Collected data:
>>>
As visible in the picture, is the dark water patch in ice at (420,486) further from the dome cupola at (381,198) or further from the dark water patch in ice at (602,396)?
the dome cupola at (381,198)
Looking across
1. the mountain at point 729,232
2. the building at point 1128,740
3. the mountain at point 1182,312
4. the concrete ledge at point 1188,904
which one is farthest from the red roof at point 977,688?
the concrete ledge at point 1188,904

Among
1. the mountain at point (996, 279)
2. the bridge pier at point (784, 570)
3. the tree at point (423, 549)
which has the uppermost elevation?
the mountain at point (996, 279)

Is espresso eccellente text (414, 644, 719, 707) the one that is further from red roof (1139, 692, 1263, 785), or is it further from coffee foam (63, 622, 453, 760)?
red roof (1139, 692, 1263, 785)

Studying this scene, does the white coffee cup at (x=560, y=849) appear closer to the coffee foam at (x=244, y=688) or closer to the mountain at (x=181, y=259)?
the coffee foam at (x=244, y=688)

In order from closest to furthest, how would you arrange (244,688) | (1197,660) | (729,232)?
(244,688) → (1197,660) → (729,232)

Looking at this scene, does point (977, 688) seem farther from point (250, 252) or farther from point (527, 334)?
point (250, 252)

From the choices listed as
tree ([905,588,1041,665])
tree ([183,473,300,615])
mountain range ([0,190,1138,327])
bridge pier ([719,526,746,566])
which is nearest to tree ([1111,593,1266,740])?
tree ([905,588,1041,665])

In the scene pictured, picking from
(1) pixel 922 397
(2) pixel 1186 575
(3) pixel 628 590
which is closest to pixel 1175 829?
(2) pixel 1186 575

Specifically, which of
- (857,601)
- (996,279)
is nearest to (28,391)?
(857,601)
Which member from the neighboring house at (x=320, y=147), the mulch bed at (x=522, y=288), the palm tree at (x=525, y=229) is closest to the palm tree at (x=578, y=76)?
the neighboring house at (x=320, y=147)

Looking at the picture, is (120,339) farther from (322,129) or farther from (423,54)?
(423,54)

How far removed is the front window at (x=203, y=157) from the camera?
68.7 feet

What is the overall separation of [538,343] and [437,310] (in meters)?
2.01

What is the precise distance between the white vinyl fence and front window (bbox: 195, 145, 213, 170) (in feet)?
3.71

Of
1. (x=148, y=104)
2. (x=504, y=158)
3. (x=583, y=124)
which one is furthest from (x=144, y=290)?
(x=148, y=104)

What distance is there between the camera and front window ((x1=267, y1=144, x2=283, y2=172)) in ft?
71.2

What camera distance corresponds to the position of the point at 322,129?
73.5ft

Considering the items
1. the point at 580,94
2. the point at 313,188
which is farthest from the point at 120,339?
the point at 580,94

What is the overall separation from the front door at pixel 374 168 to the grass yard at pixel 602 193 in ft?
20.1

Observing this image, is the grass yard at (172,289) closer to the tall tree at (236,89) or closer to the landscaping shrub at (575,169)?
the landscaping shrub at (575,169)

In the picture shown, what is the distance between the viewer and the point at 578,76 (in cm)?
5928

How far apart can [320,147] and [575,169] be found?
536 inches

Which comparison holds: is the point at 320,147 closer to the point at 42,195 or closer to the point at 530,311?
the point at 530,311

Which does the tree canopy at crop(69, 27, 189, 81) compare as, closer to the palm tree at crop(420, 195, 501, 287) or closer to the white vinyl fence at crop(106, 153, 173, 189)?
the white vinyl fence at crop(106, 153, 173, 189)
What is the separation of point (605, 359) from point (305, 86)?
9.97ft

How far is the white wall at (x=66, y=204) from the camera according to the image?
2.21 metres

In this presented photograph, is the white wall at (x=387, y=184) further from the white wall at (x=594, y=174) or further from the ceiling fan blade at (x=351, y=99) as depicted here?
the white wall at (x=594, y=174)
<<<
> _Exercise description_: Reproduce precisely the span of lines that begins at the line containing "What distance is" and ends with the last line of the listing.

> _Exercise solution_:
What distance is there between the camera and front window ((x1=267, y1=144, x2=283, y2=172)) in ft?
71.2

What camera distance corresponds to the position of the point at 322,129?
73.5ft

Considering the items
1. the point at 580,94
2. the point at 313,188
which is farthest from the point at 120,339?
the point at 580,94

What is the overall separation from the front door at pixel 374 168 to the grass yard at pixel 602 193 in ft?
20.1

Observing this image, is the grass yard at (172,289) closer to the tall tree at (236,89) or closer to the landscaping shrub at (575,169)?
the landscaping shrub at (575,169)

In the picture shown, what is the distance between the viewer and the point at 578,76 (in cm)?
5928

How far apart can [320,147] and [575,169] be found?
536 inches

Which comparison holds: is the point at 320,147 closer to the point at 42,195 or closer to the point at 530,311?
the point at 530,311

Which does the tree canopy at crop(69, 27, 189, 81) compare as, closer to the palm tree at crop(420, 195, 501, 287) or closer to the white vinyl fence at crop(106, 153, 173, 189)?
the white vinyl fence at crop(106, 153, 173, 189)
What is the separation of point (605, 359) from point (305, 86)?
9.97ft

How far is the white wall at (x=66, y=204) from the camera according to the image?
2.21 metres

In this presented photograph, is the white wall at (x=387, y=184) further from the white wall at (x=594, y=174) or further from the ceiling fan blade at (x=351, y=99) as depicted here?
the white wall at (x=594, y=174)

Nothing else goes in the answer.